Par leurs particularités juridiques et institutionnelles,
les collectivités territoriales d'outre-mer
peuvent être considérées, selon la formule consacrée,
comme une sorte de laboratoire juridique. Le présent
ouvrage se veut l'occasion de tester cette caractéristique
dans le domaine des finances publiques.
À cet égard, faire le lien entre la loi organique relative
aux lois de finances du 1er août 2001, qui concerne
l'État, et l'outre-mer, qui relève des finances locales,
peut a priori , surprendre. Pourtant l'une et l'autre
ne sont pas isolés. Ce lien se justifie d'abord,
sur le plan étatique, par l'existence, au sein même
du budget de l'État, d'une mission «outre-mer» ou encore
de dépenses fiscales visant ces collectivités.

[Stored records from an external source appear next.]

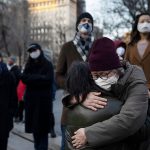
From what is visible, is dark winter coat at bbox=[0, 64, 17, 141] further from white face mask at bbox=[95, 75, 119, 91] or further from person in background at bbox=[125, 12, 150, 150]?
white face mask at bbox=[95, 75, 119, 91]

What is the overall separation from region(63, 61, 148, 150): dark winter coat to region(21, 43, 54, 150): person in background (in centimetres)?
454

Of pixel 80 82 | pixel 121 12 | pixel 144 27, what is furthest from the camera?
pixel 121 12

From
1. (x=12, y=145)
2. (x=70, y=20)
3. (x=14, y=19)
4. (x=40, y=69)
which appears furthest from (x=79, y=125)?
(x=70, y=20)

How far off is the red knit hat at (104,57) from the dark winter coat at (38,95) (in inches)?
175

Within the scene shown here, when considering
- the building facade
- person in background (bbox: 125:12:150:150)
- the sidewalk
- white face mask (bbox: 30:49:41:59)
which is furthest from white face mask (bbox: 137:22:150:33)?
the building facade

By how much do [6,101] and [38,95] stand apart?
95 centimetres

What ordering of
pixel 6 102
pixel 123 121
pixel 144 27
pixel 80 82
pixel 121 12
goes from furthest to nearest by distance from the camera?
pixel 121 12 → pixel 6 102 → pixel 144 27 → pixel 80 82 → pixel 123 121

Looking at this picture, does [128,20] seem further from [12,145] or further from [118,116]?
[118,116]

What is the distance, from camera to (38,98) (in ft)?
24.8

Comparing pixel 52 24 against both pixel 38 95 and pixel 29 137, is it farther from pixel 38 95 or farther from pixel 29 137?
pixel 38 95

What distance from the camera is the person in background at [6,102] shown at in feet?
21.8

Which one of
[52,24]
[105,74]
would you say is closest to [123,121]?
[105,74]

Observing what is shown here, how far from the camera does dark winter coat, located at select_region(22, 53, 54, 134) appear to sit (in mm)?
7480

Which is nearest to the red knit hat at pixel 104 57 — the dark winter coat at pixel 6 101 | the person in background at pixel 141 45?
the person in background at pixel 141 45
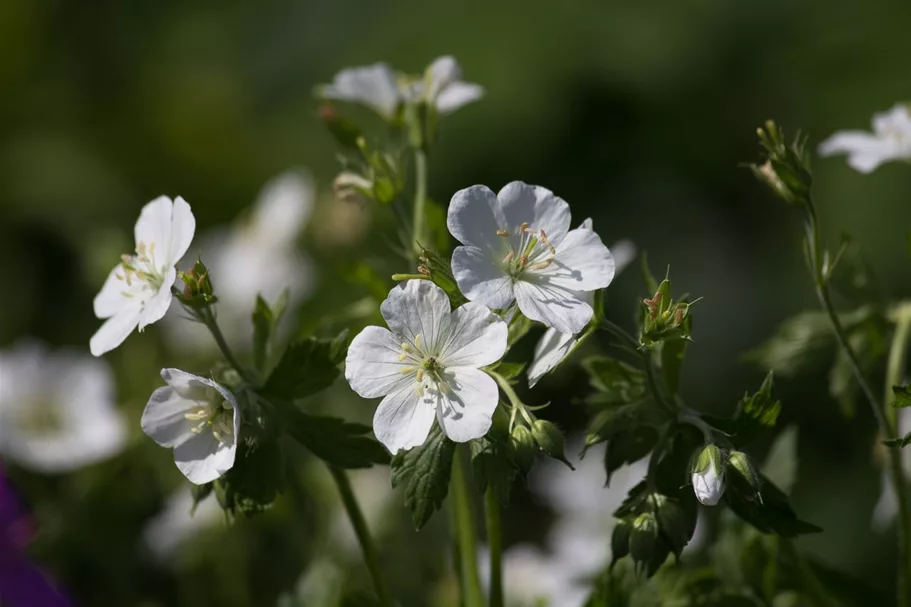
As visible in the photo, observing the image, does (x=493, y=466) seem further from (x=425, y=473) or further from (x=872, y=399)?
(x=872, y=399)

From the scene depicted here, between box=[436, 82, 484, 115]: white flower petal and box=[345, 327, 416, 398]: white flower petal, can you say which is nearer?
box=[345, 327, 416, 398]: white flower petal

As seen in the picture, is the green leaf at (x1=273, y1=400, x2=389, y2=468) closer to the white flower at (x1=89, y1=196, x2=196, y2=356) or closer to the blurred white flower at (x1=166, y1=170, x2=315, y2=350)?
the white flower at (x1=89, y1=196, x2=196, y2=356)

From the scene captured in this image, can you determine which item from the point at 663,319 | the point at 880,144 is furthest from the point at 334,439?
the point at 880,144

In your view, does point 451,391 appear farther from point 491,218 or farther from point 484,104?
point 484,104

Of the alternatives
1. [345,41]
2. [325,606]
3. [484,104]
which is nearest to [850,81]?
[484,104]

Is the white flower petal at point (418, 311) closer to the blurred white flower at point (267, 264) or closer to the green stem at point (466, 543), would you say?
the green stem at point (466, 543)

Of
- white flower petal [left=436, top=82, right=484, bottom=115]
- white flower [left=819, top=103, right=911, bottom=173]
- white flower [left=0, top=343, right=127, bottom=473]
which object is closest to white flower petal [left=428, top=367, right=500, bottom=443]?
white flower petal [left=436, top=82, right=484, bottom=115]
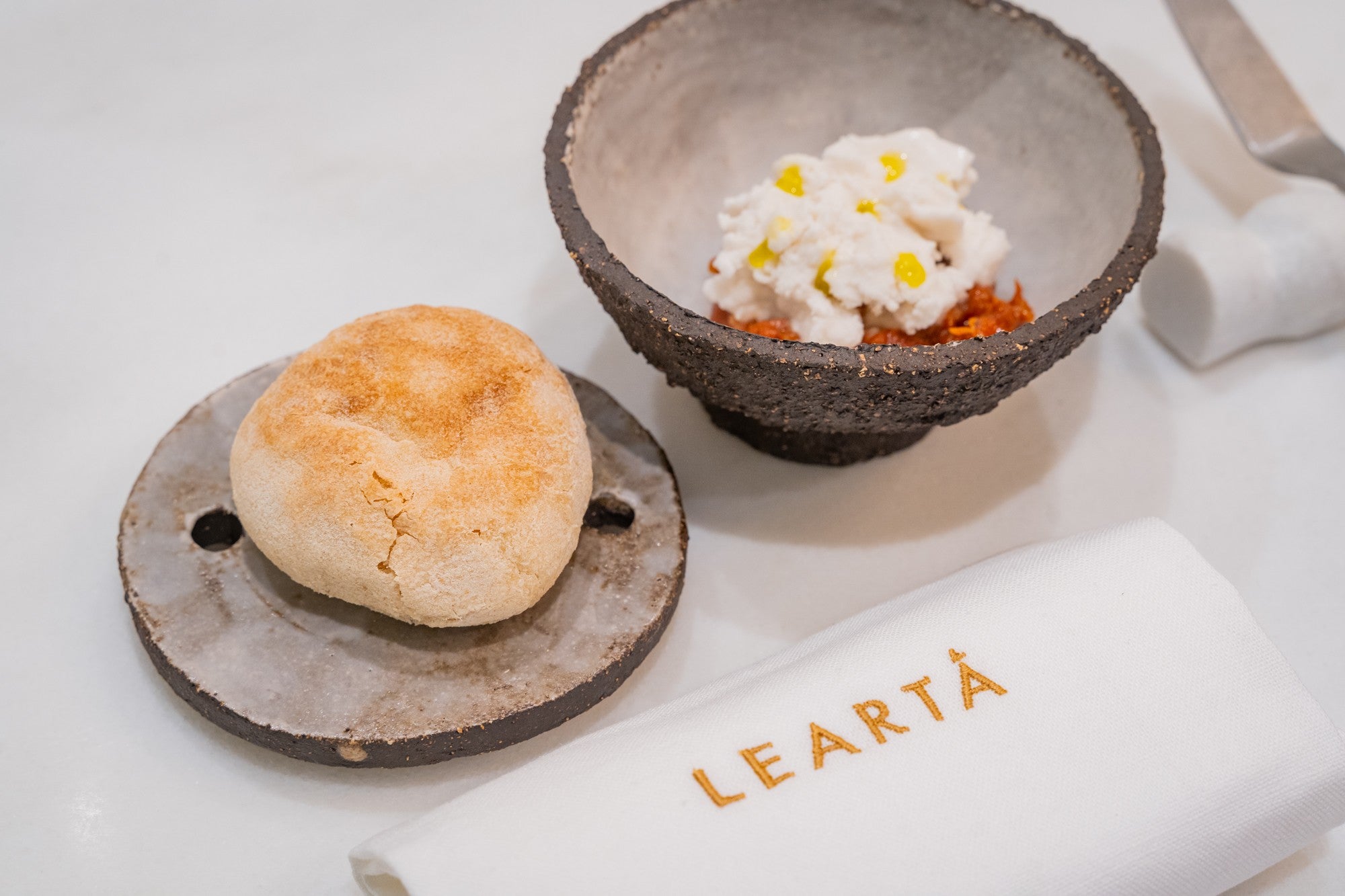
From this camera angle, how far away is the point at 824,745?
0.95 metres

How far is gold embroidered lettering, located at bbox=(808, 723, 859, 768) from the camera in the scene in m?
0.94

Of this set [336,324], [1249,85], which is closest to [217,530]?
[336,324]

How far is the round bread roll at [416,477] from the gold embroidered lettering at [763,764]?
27 cm

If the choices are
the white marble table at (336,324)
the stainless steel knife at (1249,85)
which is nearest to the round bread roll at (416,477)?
the white marble table at (336,324)

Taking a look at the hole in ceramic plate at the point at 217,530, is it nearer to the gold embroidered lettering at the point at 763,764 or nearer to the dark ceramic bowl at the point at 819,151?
the dark ceramic bowl at the point at 819,151

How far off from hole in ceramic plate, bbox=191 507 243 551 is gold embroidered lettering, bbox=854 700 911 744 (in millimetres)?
672

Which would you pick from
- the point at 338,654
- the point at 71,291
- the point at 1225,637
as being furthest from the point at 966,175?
the point at 71,291

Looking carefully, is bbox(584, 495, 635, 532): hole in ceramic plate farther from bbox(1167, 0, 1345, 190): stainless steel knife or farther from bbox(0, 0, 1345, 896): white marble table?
bbox(1167, 0, 1345, 190): stainless steel knife

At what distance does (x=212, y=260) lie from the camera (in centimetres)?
162

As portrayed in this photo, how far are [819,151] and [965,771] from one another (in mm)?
958

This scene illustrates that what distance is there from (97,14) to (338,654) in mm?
1352

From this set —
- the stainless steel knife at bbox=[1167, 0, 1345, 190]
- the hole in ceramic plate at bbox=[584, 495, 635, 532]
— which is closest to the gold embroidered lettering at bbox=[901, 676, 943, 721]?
the hole in ceramic plate at bbox=[584, 495, 635, 532]

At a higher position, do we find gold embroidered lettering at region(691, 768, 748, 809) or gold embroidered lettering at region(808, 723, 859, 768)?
gold embroidered lettering at region(691, 768, 748, 809)

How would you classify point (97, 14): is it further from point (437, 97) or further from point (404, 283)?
point (404, 283)
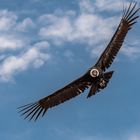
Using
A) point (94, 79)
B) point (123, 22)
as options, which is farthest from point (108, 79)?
point (123, 22)

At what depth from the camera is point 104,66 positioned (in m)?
55.4

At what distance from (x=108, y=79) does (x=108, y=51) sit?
3.62 meters

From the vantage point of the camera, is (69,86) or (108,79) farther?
(69,86)

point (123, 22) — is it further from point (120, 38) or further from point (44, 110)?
point (44, 110)

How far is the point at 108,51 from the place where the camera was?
183 feet

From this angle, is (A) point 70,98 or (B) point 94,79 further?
(A) point 70,98

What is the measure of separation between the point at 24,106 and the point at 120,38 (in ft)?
31.5

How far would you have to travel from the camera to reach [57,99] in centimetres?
5844

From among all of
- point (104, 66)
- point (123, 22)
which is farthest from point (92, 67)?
point (123, 22)

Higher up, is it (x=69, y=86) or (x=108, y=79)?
(x=69, y=86)

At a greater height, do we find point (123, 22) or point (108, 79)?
point (123, 22)

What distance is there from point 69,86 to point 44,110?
9.80ft

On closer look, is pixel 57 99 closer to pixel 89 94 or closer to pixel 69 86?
pixel 69 86

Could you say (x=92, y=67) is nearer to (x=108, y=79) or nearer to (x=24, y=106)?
(x=108, y=79)
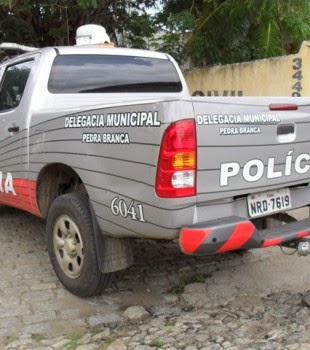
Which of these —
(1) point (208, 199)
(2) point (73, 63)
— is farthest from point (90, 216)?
(2) point (73, 63)

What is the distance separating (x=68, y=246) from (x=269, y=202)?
153 cm

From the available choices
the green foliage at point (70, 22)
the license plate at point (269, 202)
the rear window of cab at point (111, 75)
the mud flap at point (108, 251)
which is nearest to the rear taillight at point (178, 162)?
the license plate at point (269, 202)

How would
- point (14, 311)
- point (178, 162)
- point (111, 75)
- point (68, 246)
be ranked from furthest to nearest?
point (111, 75) → point (68, 246) → point (14, 311) → point (178, 162)

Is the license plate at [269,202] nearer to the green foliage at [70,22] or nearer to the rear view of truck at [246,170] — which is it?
the rear view of truck at [246,170]

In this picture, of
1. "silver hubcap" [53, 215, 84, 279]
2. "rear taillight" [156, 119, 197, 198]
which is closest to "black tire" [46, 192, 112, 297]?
"silver hubcap" [53, 215, 84, 279]

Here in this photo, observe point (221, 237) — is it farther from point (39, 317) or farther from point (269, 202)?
point (39, 317)

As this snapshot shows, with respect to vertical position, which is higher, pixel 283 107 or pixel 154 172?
pixel 283 107

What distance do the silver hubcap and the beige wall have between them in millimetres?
5101

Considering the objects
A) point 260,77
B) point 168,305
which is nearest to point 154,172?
point 168,305

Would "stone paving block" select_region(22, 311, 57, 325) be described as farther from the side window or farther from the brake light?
the brake light

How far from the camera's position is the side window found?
4813mm

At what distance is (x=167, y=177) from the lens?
2.98 metres

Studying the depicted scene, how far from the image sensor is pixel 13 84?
16.6 ft

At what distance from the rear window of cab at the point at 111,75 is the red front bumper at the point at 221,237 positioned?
7.10ft
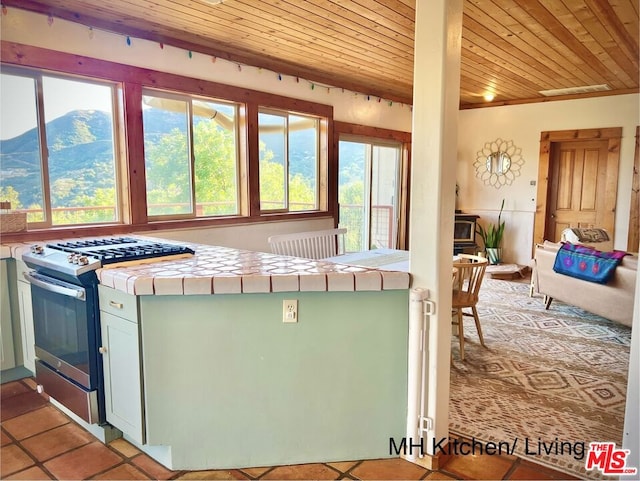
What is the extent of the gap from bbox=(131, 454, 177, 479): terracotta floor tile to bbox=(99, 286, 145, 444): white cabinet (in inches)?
4.4

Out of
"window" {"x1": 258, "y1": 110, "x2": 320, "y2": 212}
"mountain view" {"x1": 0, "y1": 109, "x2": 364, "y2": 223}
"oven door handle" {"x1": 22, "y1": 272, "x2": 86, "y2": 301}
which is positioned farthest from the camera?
"window" {"x1": 258, "y1": 110, "x2": 320, "y2": 212}

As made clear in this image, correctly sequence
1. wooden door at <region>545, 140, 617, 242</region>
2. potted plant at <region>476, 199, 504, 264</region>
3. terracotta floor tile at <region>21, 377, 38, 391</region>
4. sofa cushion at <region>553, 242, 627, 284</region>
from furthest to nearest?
potted plant at <region>476, 199, 504, 264</region> < wooden door at <region>545, 140, 617, 242</region> < sofa cushion at <region>553, 242, 627, 284</region> < terracotta floor tile at <region>21, 377, 38, 391</region>

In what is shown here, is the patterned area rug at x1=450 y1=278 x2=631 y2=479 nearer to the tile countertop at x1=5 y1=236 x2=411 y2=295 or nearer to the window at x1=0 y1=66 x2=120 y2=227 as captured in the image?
the tile countertop at x1=5 y1=236 x2=411 y2=295

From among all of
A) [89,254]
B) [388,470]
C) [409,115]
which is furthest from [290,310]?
[409,115]

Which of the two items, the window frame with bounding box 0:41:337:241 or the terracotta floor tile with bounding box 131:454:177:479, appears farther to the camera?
the window frame with bounding box 0:41:337:241

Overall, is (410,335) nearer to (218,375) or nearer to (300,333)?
(300,333)

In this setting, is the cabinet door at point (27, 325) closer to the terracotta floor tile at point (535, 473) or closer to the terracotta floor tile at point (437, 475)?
the terracotta floor tile at point (437, 475)

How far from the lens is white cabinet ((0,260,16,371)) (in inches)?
114

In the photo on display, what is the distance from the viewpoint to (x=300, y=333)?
205cm

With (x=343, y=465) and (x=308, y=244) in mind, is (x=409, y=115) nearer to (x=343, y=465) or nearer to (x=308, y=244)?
(x=308, y=244)

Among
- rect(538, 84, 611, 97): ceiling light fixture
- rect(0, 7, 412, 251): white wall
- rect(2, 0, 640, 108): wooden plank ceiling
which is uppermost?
rect(538, 84, 611, 97): ceiling light fixture

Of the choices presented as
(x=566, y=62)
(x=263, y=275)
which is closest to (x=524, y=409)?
(x=263, y=275)

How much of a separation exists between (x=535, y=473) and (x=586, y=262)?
8.65ft

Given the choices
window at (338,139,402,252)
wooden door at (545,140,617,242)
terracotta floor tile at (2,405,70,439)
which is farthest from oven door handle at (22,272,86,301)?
wooden door at (545,140,617,242)
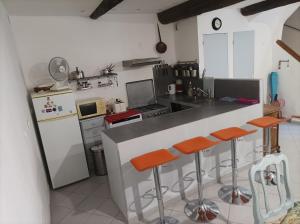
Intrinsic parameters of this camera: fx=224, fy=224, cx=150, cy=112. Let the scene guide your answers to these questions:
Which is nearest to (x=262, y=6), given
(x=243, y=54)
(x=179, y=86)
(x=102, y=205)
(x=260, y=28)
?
(x=260, y=28)

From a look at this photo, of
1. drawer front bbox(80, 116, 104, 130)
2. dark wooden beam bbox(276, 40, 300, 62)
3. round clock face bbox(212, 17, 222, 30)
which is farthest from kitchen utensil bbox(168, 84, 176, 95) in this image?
dark wooden beam bbox(276, 40, 300, 62)

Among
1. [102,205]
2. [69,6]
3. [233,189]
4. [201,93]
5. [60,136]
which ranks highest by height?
[69,6]

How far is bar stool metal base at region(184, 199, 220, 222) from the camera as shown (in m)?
2.46

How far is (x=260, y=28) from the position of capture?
495 centimetres

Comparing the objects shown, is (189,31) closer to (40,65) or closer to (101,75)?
(101,75)

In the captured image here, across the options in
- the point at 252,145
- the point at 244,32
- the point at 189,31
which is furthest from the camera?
the point at 244,32

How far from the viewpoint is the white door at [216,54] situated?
431 centimetres

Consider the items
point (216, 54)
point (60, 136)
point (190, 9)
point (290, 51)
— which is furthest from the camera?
point (290, 51)

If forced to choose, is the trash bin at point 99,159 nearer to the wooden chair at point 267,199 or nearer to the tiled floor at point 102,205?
the tiled floor at point 102,205

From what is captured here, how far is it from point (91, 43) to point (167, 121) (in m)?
2.15

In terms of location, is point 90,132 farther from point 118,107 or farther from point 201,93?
point 201,93

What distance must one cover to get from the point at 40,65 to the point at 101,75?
0.98 metres

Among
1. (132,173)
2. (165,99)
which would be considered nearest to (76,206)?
(132,173)

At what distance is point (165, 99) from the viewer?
4398 mm
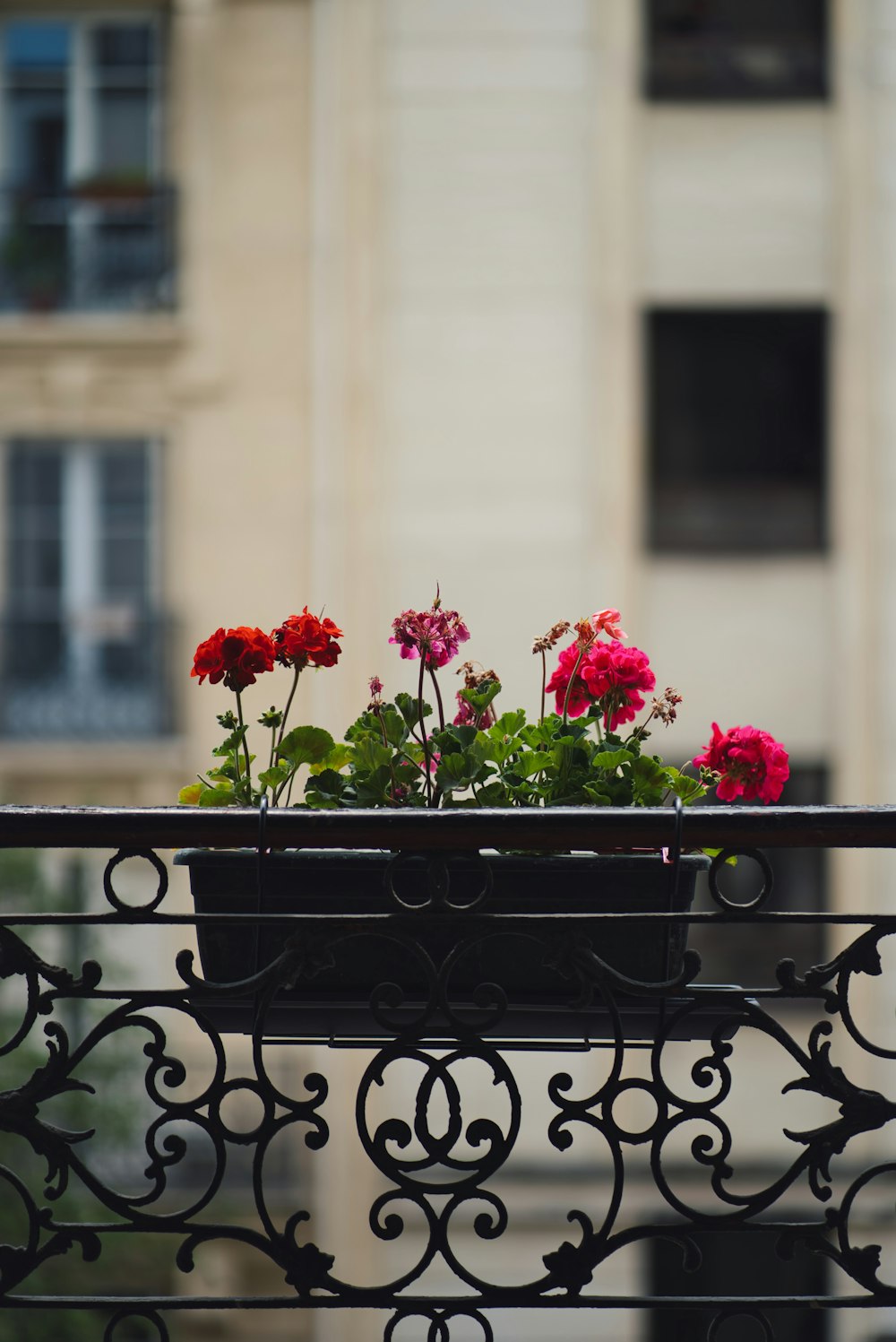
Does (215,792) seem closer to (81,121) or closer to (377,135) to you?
(377,135)

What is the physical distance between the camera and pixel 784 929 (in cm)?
920

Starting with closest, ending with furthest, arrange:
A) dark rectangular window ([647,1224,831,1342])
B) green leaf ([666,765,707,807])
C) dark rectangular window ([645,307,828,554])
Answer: green leaf ([666,765,707,807])
dark rectangular window ([647,1224,831,1342])
dark rectangular window ([645,307,828,554])

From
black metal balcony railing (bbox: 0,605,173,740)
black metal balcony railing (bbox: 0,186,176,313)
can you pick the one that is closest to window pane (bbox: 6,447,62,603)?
black metal balcony railing (bbox: 0,605,173,740)

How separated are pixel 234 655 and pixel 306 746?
14cm

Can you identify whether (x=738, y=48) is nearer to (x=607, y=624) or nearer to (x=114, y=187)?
(x=114, y=187)

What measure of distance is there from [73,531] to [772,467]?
409 centimetres

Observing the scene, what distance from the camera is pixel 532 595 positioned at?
9.24m

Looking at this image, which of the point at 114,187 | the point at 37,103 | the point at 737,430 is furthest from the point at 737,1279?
the point at 37,103

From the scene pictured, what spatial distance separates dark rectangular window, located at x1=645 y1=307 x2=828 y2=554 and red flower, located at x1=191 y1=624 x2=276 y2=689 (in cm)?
758

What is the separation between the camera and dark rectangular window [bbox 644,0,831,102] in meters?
9.25

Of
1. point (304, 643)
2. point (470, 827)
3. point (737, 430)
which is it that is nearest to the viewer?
point (470, 827)

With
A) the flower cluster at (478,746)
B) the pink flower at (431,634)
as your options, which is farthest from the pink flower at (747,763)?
the pink flower at (431,634)

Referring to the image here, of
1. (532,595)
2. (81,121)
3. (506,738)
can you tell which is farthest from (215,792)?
(81,121)

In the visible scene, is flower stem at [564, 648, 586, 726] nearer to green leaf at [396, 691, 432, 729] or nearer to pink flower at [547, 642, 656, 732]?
pink flower at [547, 642, 656, 732]
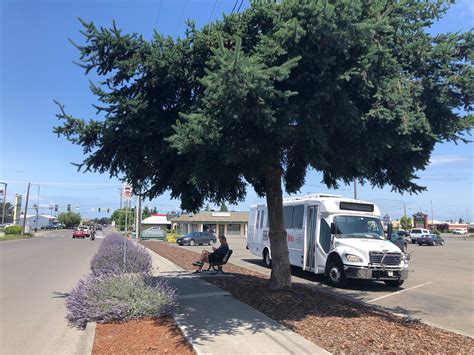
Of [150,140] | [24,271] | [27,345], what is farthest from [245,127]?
[24,271]

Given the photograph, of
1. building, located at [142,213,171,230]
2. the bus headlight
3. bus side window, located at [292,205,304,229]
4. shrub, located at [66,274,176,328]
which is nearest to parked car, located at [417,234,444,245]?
bus side window, located at [292,205,304,229]

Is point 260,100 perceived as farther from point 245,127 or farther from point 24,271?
point 24,271

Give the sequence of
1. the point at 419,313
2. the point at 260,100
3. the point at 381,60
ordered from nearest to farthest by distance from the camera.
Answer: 1. the point at 260,100
2. the point at 381,60
3. the point at 419,313

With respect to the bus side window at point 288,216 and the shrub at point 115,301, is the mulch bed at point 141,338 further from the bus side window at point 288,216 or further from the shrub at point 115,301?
the bus side window at point 288,216

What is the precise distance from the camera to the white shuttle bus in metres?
12.6

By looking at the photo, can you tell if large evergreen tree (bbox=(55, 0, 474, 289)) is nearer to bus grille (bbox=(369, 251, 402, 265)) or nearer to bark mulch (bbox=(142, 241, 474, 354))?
bark mulch (bbox=(142, 241, 474, 354))

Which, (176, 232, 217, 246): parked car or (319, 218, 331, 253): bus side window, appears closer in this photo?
(319, 218, 331, 253): bus side window

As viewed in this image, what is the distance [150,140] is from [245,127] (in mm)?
2313

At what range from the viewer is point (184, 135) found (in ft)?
19.8

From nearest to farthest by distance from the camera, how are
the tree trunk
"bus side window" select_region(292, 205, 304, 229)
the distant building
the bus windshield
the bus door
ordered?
the tree trunk
the bus windshield
the bus door
"bus side window" select_region(292, 205, 304, 229)
the distant building

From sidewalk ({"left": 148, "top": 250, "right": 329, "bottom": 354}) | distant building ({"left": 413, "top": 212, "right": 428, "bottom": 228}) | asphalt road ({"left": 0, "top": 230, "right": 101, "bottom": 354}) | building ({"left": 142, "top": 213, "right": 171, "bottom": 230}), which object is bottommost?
asphalt road ({"left": 0, "top": 230, "right": 101, "bottom": 354})

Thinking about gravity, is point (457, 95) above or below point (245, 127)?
above

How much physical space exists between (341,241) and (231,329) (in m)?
7.73

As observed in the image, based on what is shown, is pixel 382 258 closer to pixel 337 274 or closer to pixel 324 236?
pixel 337 274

Ensuite,
certains principes figurant dans la LOLF, comme
par exemple, celui de la sincérité budgétaire et comptable,
font déjà l'objet d'une application locale plutôt en avance
par rapport aux finances de l'État. Enfin, l'analyse
des budgets ultramarins, et notamment celui de
la Nouvelle-Calédonie, montre qu'une transposition
de la logique de la LOLF sur le plan local est non seulement
possible, mais peut également être souhaitée.